▶ _PROBLEM TO WORK ON_: Rewrite the items from the line that contains "How far is the" through the end of the items, replacing "camera position" with "shooting spot" and leaving everything else unchanged.

Items of scene-based questions

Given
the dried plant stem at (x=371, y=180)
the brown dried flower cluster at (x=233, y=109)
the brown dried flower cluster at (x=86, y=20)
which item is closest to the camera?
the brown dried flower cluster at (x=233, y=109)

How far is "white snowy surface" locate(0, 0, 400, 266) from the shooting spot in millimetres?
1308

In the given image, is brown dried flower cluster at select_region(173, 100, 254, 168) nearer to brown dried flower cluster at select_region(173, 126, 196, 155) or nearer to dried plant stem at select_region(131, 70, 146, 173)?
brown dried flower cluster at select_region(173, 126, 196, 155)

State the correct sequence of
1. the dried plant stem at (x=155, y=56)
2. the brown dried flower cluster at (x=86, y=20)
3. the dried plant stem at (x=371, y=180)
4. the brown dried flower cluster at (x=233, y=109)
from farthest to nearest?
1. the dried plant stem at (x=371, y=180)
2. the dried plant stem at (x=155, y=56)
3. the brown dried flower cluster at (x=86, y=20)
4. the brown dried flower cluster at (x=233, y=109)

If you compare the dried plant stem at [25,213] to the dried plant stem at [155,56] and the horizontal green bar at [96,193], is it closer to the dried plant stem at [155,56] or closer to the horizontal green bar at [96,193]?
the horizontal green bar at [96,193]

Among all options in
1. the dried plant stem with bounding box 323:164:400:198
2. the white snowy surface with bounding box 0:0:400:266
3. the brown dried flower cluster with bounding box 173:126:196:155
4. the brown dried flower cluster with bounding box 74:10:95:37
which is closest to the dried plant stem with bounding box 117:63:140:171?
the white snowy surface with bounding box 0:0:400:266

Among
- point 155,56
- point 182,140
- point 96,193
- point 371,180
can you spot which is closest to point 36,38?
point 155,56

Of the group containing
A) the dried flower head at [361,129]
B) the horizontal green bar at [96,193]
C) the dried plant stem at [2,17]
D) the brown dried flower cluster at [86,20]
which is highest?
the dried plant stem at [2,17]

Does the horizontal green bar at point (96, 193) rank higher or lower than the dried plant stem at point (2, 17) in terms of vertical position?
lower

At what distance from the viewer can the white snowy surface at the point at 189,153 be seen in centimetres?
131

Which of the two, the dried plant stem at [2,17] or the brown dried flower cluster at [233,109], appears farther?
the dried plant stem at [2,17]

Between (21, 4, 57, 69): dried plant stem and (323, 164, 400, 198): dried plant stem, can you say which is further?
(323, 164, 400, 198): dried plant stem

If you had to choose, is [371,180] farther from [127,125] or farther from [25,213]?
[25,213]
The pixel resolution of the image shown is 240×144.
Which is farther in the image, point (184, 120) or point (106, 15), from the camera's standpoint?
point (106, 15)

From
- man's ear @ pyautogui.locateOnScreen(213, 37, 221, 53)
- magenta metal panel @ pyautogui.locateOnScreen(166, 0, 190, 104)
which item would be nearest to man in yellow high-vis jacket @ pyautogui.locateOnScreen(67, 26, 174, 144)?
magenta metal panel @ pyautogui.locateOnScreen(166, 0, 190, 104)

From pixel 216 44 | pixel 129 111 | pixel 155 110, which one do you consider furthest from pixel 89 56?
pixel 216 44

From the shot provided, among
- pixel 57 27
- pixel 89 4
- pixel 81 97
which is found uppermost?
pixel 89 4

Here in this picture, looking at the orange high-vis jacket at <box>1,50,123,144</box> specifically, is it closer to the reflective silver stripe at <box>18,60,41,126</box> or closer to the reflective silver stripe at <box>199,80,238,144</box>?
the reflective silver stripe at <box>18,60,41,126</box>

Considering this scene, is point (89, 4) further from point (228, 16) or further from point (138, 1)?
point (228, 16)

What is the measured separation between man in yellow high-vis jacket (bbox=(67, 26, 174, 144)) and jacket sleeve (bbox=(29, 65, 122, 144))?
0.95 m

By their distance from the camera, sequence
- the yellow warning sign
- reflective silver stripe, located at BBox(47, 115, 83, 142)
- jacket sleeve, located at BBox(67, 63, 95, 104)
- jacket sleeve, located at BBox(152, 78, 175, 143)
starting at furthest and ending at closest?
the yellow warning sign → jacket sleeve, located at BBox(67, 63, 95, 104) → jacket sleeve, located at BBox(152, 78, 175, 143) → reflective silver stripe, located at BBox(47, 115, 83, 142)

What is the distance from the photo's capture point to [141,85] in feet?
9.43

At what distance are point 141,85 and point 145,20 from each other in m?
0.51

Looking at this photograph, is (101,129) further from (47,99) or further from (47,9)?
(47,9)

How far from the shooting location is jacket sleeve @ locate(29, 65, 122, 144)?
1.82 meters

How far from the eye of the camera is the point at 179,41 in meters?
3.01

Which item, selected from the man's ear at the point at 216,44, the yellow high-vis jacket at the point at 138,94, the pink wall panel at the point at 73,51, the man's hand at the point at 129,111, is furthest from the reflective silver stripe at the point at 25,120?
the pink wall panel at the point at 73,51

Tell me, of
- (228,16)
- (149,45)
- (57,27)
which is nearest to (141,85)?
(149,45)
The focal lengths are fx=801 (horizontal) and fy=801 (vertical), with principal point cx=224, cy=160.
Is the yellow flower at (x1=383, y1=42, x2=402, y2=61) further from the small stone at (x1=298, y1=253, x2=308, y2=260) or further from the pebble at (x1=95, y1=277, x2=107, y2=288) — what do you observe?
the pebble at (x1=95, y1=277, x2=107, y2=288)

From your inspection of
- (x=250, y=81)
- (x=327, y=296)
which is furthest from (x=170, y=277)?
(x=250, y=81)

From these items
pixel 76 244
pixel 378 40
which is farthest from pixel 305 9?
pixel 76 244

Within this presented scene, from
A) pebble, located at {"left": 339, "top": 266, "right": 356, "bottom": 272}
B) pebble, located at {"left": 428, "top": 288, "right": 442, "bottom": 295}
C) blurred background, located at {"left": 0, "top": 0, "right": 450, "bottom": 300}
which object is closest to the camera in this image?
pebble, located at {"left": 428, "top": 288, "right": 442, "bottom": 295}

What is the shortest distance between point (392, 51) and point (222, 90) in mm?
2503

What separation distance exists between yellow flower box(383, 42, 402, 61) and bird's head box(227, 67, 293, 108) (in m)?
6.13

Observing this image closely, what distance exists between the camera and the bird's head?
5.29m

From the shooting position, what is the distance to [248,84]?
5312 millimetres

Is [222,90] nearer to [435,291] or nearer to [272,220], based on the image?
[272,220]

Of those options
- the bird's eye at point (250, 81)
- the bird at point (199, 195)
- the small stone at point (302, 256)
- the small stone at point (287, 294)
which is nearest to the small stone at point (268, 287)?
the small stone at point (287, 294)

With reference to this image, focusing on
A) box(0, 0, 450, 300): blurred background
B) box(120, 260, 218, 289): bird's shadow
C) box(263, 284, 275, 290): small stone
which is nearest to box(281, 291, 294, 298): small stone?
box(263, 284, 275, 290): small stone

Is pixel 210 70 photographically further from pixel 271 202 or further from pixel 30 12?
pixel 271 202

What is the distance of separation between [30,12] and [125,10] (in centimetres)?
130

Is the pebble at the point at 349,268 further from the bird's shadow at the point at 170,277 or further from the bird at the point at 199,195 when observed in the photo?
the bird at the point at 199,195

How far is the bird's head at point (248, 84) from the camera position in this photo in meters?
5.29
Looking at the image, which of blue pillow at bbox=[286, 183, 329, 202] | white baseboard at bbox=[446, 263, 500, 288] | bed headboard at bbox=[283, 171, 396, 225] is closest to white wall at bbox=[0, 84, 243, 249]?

▶ _SOLUTION FOR THIS TASK_:
How far is the bird's head at point (248, 84) from the shooting spot in this photo in meters?
5.29
Looking at the image, which of blue pillow at bbox=[286, 183, 329, 202] | white baseboard at bbox=[446, 263, 500, 288] | bed headboard at bbox=[283, 171, 396, 225] is closest to white wall at bbox=[0, 84, 243, 249]?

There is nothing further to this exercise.